Copy exactly, and only, the lines from the line containing "A fish's tail on a plate of Thai food" through the last line of the records below, both included, and leave out any pictures.
___
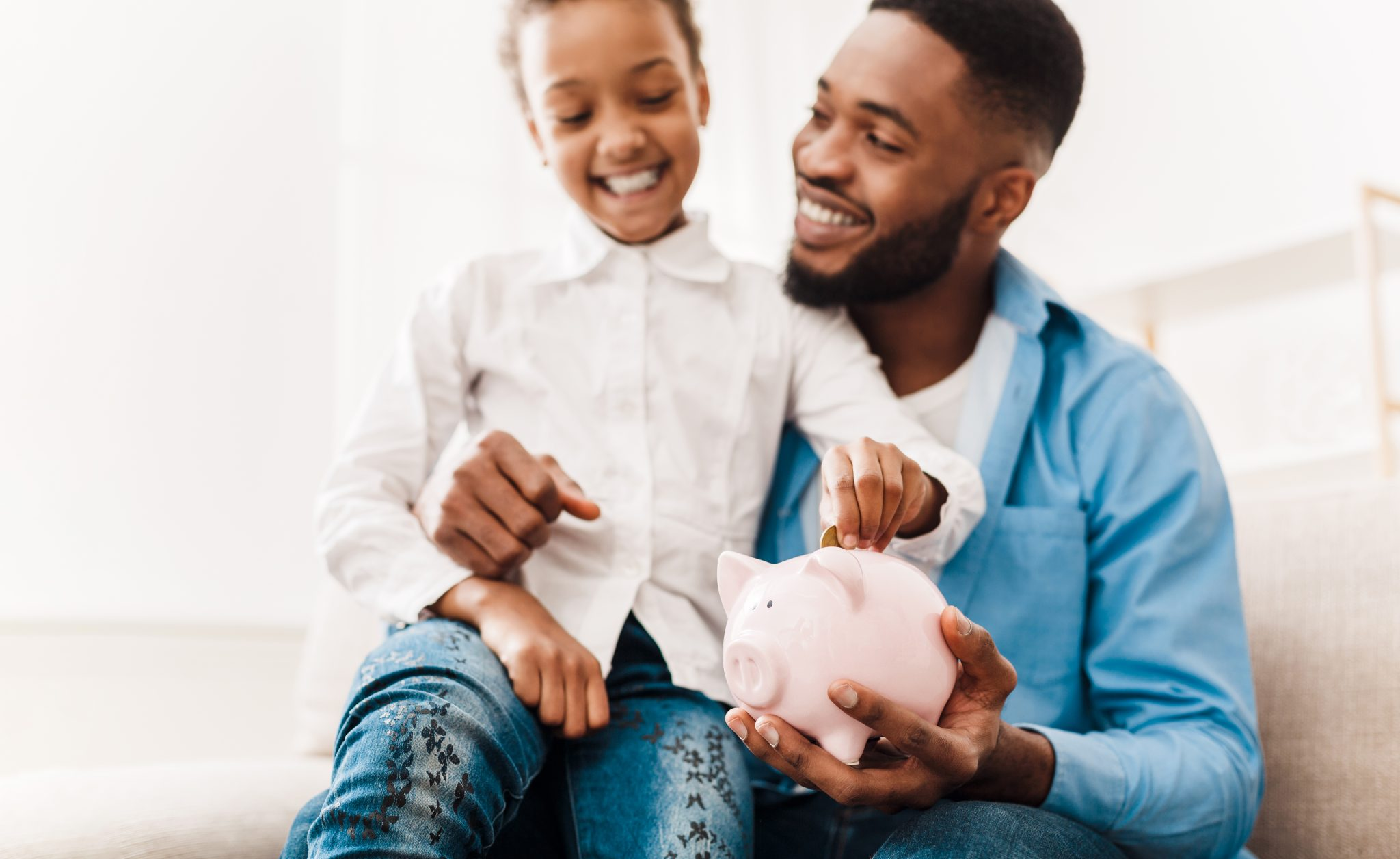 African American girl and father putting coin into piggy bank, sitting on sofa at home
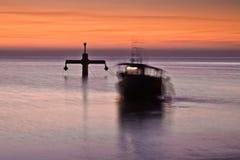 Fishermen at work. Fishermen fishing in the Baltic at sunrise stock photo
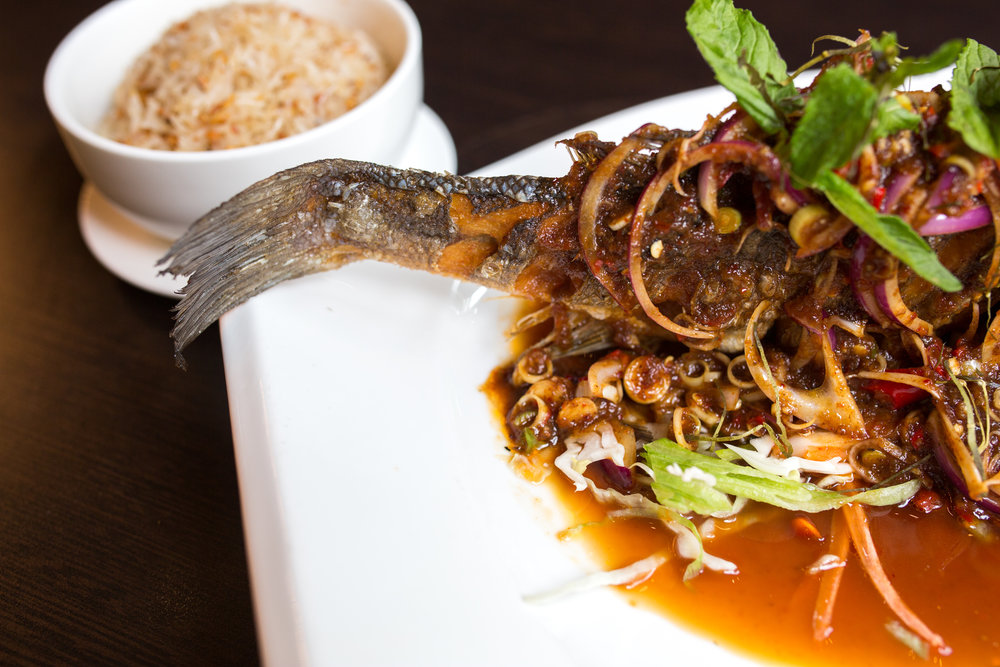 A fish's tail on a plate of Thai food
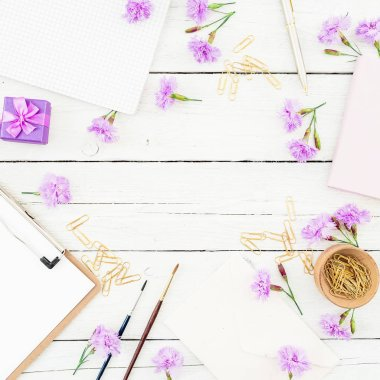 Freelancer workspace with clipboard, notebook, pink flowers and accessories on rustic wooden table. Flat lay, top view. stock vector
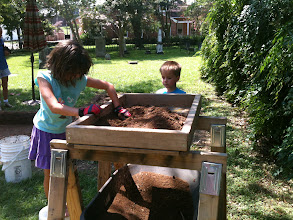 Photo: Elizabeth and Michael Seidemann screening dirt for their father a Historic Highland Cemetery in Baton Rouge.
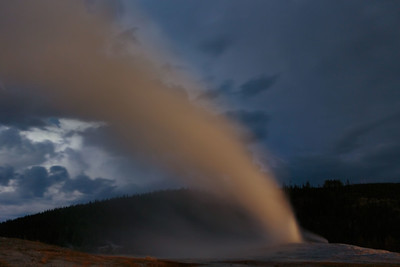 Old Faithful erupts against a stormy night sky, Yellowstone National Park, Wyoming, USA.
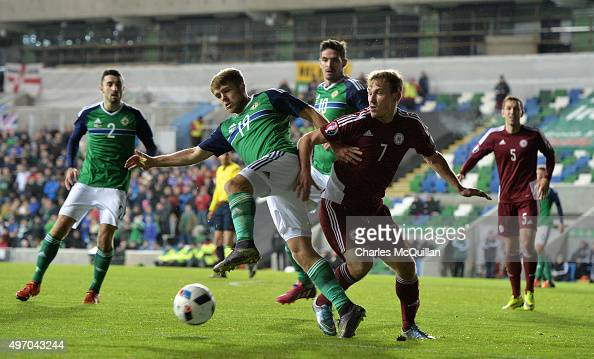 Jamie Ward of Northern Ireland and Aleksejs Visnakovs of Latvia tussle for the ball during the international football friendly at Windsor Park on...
___
_TASK ANSWER_
 A fish's tail on a plate of Thai food
 Freelancer workspace with clipboard, notebook, pink flowers and accessories on rustic wooden table. Flat lay, top view. stock vector
 Photo: Elizabeth and Michael Seidemann screening dirt for their father a Historic Highland Cemetery in Baton Rouge.
 Old Faithful erupts against a stormy night sky, Yellowstone National Park, Wyoming, USA.
 Jamie Ward of Northern Ireland and Aleksejs Visnakovs of Latvia tussle for the ball during the international football friendly at Windsor Park on...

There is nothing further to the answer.